> _Task prompt_
Reproduce verbatim, line by line, everything from the line containing "The analysis included" to the last line of the listing below; add nothing.

### Provided information ###

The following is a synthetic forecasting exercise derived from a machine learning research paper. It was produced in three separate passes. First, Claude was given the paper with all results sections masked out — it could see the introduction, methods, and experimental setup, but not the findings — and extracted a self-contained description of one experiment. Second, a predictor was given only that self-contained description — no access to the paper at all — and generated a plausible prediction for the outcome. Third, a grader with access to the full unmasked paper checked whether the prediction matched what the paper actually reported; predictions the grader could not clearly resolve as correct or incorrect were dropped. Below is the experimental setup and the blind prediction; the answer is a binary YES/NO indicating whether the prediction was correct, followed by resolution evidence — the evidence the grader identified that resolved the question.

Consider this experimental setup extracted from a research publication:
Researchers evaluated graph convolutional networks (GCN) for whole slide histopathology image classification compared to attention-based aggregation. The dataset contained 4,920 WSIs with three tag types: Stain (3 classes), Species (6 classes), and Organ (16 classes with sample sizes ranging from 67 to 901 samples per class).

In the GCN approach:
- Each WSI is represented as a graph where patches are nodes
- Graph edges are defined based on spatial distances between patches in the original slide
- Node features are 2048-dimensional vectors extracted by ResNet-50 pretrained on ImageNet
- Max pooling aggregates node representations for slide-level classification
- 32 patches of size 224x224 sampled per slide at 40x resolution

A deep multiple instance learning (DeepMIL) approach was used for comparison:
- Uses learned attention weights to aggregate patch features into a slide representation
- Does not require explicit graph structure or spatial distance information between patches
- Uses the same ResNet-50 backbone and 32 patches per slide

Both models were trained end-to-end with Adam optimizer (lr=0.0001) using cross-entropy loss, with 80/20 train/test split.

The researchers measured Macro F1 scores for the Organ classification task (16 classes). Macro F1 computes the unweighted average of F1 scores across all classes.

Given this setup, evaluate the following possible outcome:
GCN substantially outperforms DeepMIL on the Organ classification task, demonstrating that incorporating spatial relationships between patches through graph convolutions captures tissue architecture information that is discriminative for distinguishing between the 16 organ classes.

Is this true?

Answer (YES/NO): NO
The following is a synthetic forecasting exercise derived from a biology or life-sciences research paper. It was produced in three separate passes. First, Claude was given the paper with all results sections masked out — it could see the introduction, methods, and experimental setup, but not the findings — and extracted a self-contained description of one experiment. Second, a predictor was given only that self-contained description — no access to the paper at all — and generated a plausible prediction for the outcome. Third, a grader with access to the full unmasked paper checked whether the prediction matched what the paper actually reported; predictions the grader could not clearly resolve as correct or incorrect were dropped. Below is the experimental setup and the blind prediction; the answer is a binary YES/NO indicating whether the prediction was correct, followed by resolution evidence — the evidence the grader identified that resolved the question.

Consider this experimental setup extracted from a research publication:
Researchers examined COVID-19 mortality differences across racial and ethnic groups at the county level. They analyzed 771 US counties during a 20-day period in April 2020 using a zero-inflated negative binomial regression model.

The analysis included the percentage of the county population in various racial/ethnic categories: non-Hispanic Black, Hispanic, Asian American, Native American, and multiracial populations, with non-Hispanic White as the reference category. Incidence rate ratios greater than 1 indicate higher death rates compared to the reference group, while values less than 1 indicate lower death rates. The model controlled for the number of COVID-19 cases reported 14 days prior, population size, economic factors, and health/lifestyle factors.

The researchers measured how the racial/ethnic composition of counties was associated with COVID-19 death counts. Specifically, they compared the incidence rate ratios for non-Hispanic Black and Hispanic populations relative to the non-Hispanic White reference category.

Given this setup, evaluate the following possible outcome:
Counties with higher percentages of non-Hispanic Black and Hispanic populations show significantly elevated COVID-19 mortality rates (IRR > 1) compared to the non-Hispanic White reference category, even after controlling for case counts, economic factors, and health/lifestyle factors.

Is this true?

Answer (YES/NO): NO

###

> _Exercise solution_
The analysis included the percentage of the county population in various racial/ethnic categories: non-Hispanic Black, Hispanic, Asian American, Native American, and multiracial populations, with non-Hispanic White as the reference category. Incidence rate ratios greater than 1 indicate higher death rates compared to the reference group, while values less than 1 indicate lower death rates. The model controlled for the number of COVID-19 cases reported 14 days prior, population size, economic factors, and health/lifestyle factors.

The researchers measured how the racial/ethnic composition of counties was associated with COVID-19 death counts. Specifically, they compared the incidence rate ratios for non-Hispanic Black and Hispanic populations relative to the non-Hispanic White reference category.

Given this setup, evaluate the following possible outcome:
Counties with higher percentages of non-Hispanic Black and Hispanic populations show significantly elevated COVID-19 mortality rates (IRR > 1) compared to the non-Hispanic White reference category, even after controlling for case counts, economic factors, and health/lifestyle factors.

Is this true?

Answer (YES/NO): NO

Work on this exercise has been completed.